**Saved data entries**
--

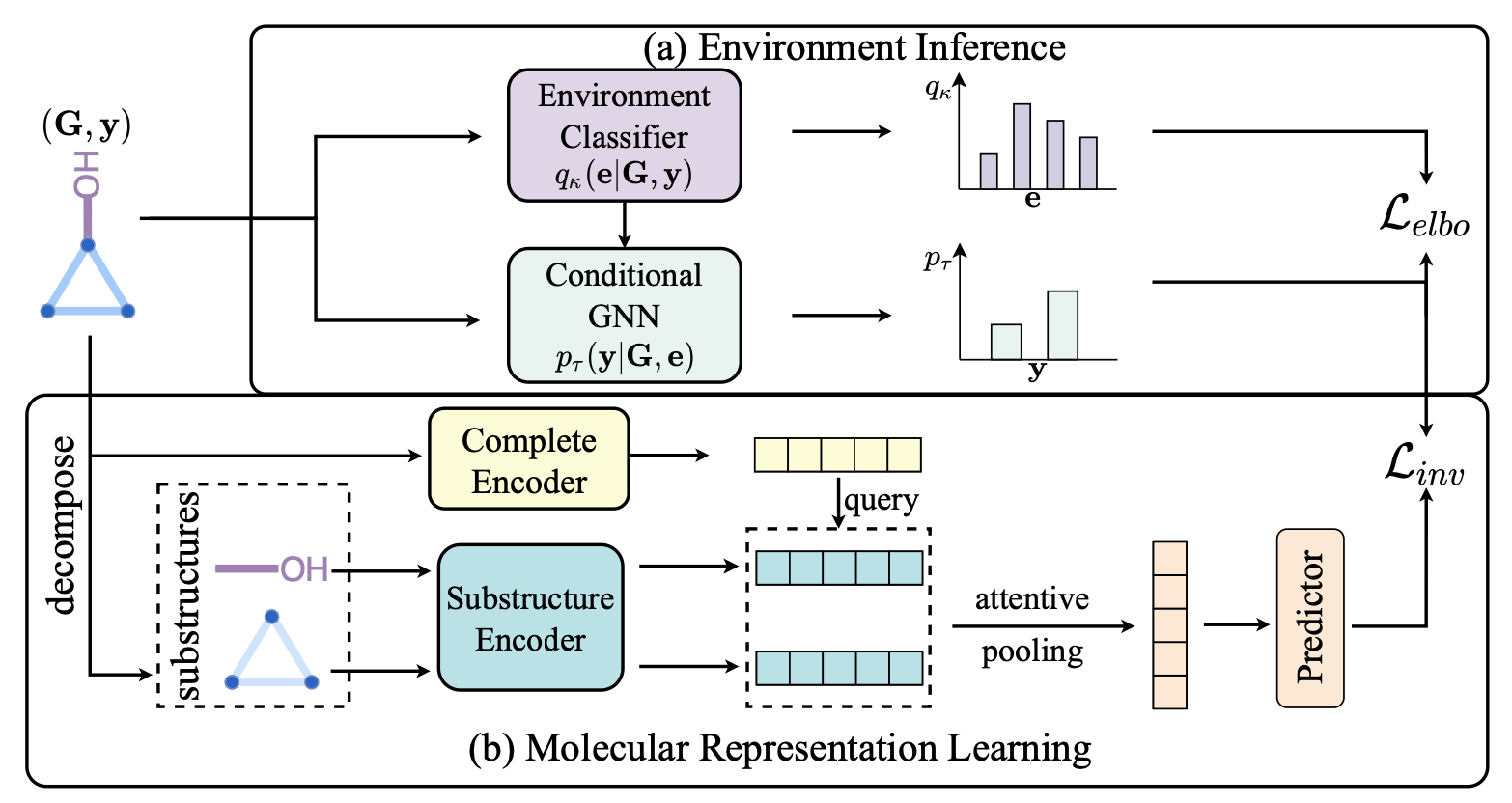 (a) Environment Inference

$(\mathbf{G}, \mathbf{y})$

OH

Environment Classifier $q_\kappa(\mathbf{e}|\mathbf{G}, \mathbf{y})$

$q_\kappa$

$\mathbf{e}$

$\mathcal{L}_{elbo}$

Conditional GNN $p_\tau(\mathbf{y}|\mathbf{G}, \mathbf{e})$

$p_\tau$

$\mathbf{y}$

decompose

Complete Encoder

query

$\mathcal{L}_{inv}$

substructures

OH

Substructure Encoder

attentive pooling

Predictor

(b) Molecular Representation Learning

--

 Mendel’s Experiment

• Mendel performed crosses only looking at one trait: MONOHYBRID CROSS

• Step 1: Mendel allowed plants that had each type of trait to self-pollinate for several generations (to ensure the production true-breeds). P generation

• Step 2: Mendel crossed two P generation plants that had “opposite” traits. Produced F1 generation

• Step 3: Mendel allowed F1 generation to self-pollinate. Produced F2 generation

--

**Exercise goal**
If a picture sits between the line containing "(a) Environment Inference" and the line containing "attentive pooling", leave it out, and return the lines of that range above exactly, both ends included.

**Written reply**
 (a) Environment Inference

$(\mathbf{G}, \mathbf{y})$

OH

Environment Classifier $q_\kappa(\mathbf{e}|\mathbf{G}, \mathbf{y})$

$q_\kappa$

$\mathbf{e}$

$\mathcal{L}_{elbo}$

Conditional GNN $p_\tau(\mathbf{y}|\mathbf{G}, \mathbf{e})$

$p_\tau$

$\mathbf{y}$

decompose

Complete Encoder

query

$\mathcal{L}_{inv}$

substructures

OH

Substructure Encoder

attentive pooling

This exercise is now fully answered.